--- start ---

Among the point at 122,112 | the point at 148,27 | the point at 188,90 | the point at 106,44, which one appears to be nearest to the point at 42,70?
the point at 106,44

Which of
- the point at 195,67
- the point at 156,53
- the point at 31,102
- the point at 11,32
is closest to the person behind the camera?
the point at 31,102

--- end ---

Could you give every line of the data above as a numbered list, leaving out the blank lines?

▶ [Answer for this exercise]
1. Among the point at 122,112 | the point at 148,27 | the point at 188,90 | the point at 106,44, which one appears to be nearest to the point at 42,70?
2. the point at 106,44
3. Which of
4. - the point at 195,67
5. - the point at 156,53
6. - the point at 31,102
7. - the point at 11,32
8. is closest to the person behind the camera?
9. the point at 31,102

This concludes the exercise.